Short exercise –
Write out the passage of the super-resolution tutorial below word for word, starting with "We will use" and going on through "for this tutorial.".

Provided text –

-=-=-=-=-

Figure 1 above was taken from the paper Accurate Image Super-Resolution Using Very Deep Convolutional Networks. It shows the architecture of VDSR model. We start from the interpolated low resolution image (ILR) and predict the residual image. Most values in it are zero or very small. Adding the residual image and ILR gives us our prediction of high resolution image.

Training configuration

We will use minibatches of size 64. Lower the minibatch size if you are getting CUDA out of memory error. Model is trained on 64 x 64 input patches prepared from Berkeley Segementation Dataset (BSDS300) (folders train64_LR and train64_HR).

In [12]:
#training configuration
MINIBATCH_SIZE = 16 if isFast else 64
NUM_MINIBATCHES = 200 if isFast else 200000

# Ensure the training and test data is generated and available for this tutorial.
# We search in two locations for the prepared Berkeley Segmentation Dataset.
data_found = False

for data_dir in [os.path.join("data", "BerkeleySegmentationDataset")]:
    train_hr_path = os.path.join(data_dir, "train64_HR")
    train_lr_path = os.path.join(data_dir, "train64_LR")
    if os.path.exists(train_hr_path) and os.path.exists(train_lr_path):
        data_found = True
        break

if not data_found:
    raise ValueError("Please generate the data by completing the first part of this notebook.")

print("Data directory is {0}".format(data_dir))

#folders with training data (high and low resolution images) and paths to map files
training_folder_HR = os.path.join(data_dir, "train64_HR")
training_folder_LR = os.path.join(data_dir, "train64_LR")
MAP_FILE_Y = os.path.join(data_dir, "train64_HR", "map.txt")
MAP_FILE_X = os.path.join(data_dir, "train64_LR", "map.txt")

#image dimensions
NUM_CHANNELS = 3
IMG_H, IMG_W = 64, 64
IMAGE_DIMS = (NUM_CHANNELS, IMG_H, IMG_W)
Data directory is data/BerkeleySegmentationDataset

Creating minibatch sources

Function below will create map file from folder with image patches (for both high and low resolution images). Map file will be used to create minibatches of training data. This function will be used for creating map files for all models in this tutorial.

In [13]:
# create a map file from a flat folder
import cntk.io.transforms as xforms

def create_map_file_from_flatfolder(folder):
    file_endings = ['.jpg', '.JPG', '.jpeg', '.JPEG', '.png', '.PNG']
    map_file_name = os.path.join(folder, "map.txt")

-=-=-=-=-

Provided data –
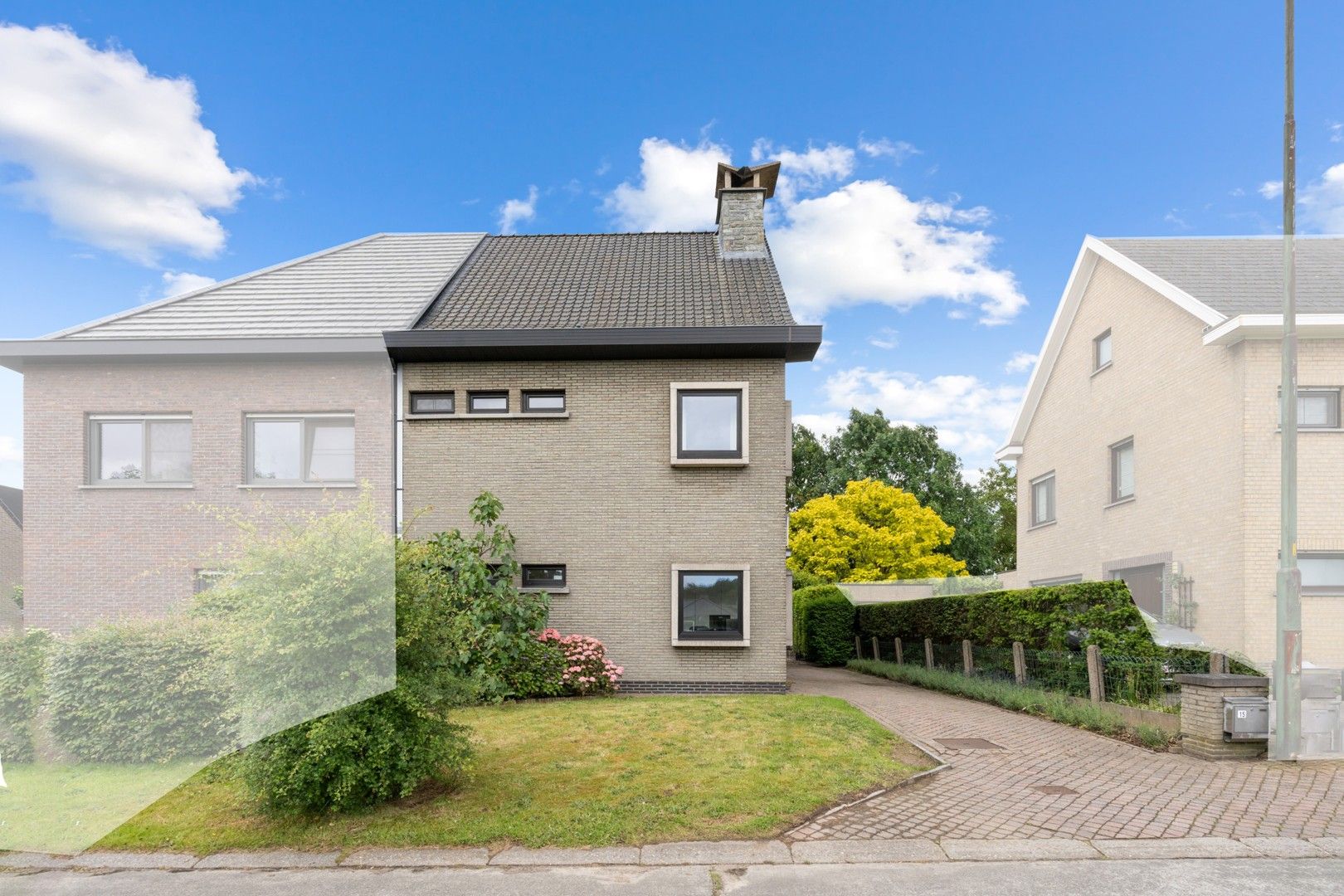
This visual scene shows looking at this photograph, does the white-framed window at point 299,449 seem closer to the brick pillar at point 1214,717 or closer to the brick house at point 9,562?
the brick house at point 9,562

-=-=-=-=-

Complete answer –
We will use minibatches of size 64. Lower the minibatch size if you are getting CUDA out of memory error. Model is trained on 64 x 64 input patches prepared from Berkeley Segementation Dataset (BSDS300) (folders train64_LR and train64_HR).

In [12]:
#training configuration
MINIBATCH_SIZE = 16 if isFast else 64
NUM_MINIBATCHES = 200 if isFast else 200000

# Ensure the training and test data is generated and available for this tutorial.